When building forms, we use text type inputs when we want the user to provide some text. But, for when we expect larger, multi-line texts, we have available the text areas.
In this example we will see how to deal with these.
For this example, we will use:
- Linux Mint (17.03) as Operating System.
- Apache HTTP server (2.4.7).
- PHP (5.5.9).
You may skip environment preparation and jump directly to the beginning of the example below.
1. Preparing the environment
Below, commands to install Apache and PHP are shown:
sudo apt-get update sudo apt-get install apache2 php5 libapache2-mod-php5 sudo service apache2 restart
Note: if you want to use Windows, installing XAMPP is the fastest and easiest way to install a complete web server that meets the prerequisites.
2. HTML form
Let’s create a simple form having a text area:
form.html
<!DOCTYPE html>
<html>
<head>
<meta charset="UTF-8">
<title>PHP Text Area Example</title>
<style>
.form-input {
margin-bottom: 20px;
}
</style>
</head>
<body>
<form method="POST" action="process.php">
<div class="form-input">
<label for="name">Your name</label>
<input type="text" name="name" id="name" required>
</div>
<div class="form-input">
<label for="text">Type any text</label>
<div>
<textarea name="text" id="text" rows="4" cols="35" required></textarea>
</div>
</div>
<div>
<input type="submit" value="Submit">
</div>
</form>
</body>
</html>The text areas are handled by the server as same as any other form element, but they are not an input element, but they have an “own” HTML element, textarea (line 21). Regardless this, they also have to have assigned a name attribute.
3. Form handling
As we have said, the way of dealing with these inputs is the same as with any other. So, a script like the following is enough to process the form data:
process.php
<?php
/**
* Checks if the given parameters are set. If one of the specified parameters
* is not set, die() is called.
*
* @param $parameters The parameters to check.
*/
function checkPOSTParametersOrDie($parameters) {
foreach ($parameters as $parameter) {
isset($_POST[$parameter]) || die("'$parameter' parameter must be set.");
}
}
// Flow starts here.
checkPOSTParametersOrDie([
'name',
'text'
]);
$name = $_POST['name'];
$text = $_POST['text'];
echo 'You have submitted the form with the following data:<br>';
echo '<ul>';
echo "<li><b>Name:</b> $name</li>";
echo "<li><b>Text:</b> $text</li>";
echo '</ul>';Easy, right? The output generated by this file will be similar to the following:
You have submitted the form with the following data:
- Name: Julen
- Text: a random text.
4. Warning: this form is insecure
In fact, this is applicable to any type of text input, not only to text areas, but is worth mentioning here, since we are speaking about text inputs.
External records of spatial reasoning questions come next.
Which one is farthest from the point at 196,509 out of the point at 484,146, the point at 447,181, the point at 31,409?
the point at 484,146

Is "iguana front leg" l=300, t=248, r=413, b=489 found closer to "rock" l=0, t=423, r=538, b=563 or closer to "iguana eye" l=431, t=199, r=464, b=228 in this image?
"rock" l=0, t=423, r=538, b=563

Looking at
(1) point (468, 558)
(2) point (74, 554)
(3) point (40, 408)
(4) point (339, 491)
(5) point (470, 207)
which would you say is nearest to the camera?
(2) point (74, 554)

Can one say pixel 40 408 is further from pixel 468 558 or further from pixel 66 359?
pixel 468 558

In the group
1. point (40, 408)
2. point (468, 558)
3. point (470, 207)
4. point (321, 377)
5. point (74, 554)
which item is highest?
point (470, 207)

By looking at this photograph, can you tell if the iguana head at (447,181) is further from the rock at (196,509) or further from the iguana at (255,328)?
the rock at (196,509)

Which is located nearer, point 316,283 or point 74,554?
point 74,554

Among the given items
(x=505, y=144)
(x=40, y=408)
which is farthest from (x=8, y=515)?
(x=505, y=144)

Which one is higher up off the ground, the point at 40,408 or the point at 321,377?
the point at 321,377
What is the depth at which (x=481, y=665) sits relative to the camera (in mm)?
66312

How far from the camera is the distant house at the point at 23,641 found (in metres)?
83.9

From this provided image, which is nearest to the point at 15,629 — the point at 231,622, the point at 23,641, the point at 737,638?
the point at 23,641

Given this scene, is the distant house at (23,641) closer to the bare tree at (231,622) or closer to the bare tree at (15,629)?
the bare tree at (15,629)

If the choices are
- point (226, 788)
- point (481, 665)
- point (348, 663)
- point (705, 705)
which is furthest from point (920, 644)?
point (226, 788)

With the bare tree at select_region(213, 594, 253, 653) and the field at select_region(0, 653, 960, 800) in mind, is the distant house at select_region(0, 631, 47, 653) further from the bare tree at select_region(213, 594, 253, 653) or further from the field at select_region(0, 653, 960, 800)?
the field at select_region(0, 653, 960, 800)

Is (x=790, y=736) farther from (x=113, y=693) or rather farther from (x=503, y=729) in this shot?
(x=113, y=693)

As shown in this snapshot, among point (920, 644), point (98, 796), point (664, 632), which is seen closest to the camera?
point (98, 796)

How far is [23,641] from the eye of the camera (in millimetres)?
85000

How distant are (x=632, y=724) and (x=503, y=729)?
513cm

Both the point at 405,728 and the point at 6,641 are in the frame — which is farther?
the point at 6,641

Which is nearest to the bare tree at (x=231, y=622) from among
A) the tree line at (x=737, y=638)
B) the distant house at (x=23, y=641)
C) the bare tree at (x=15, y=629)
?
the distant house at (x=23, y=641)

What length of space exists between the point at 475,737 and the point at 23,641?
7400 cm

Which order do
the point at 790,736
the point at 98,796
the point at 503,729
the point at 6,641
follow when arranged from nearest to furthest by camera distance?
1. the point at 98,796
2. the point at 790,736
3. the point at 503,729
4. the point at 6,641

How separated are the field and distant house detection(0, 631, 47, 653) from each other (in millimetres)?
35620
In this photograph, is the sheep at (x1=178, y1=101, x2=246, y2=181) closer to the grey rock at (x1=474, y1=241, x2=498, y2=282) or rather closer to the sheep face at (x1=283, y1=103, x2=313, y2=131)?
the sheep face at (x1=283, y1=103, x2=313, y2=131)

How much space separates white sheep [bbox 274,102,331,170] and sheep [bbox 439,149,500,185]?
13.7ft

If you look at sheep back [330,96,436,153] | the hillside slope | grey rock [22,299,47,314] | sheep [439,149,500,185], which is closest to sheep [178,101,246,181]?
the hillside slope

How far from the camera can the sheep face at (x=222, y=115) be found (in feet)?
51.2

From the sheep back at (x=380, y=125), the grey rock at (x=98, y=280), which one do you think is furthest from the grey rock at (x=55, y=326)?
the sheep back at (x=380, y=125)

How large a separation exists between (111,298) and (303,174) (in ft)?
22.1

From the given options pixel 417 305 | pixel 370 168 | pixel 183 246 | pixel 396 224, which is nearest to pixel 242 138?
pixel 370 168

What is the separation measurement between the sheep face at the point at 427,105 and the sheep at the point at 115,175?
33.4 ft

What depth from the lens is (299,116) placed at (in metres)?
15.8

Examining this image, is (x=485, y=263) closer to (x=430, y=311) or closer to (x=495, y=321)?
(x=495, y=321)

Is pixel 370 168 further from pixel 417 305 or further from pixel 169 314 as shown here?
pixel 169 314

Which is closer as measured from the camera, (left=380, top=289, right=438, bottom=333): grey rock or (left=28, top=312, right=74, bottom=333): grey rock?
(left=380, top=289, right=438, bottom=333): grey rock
This form is vulnerable to XSS attacks. Try to submit the form with a value similar to the following (for any of the inputs):
<script>alert(1)</script>
You would see that the browser is actually executing the code:
That is, an attacker could execute arbitrary code with our form. This “attack” seems harmless, but, in the worst of the cases, an attacker could use this form for hijacking sessions.
Fortunately, fixing this scary vulnerability in this form is pretty simple. Escaping the HTML metacharacters would be enough. This is achieved with htmlentities() function. This function will convert the evil input we have seen above, to the following:
<script>alert(1)</script&>
Converting the HTML metacharacters to HTML entities.
So, we only have to change the lines where we retrieve the parameters:
process.php
// ... $name = htmlentities($_POST['name']); $text = htmlentities($_POST['text']); // ...
And the form would behave as expected:
5. Summary
This example has shown how to manage the textarea HTML element, which actually does not differ from other form elements, seeing also how to handle securely the form data to avoid XSS attacks (which is applicable to other text inputs, not only text areas).
6. Download the source code
This was an example of text areas with PHP.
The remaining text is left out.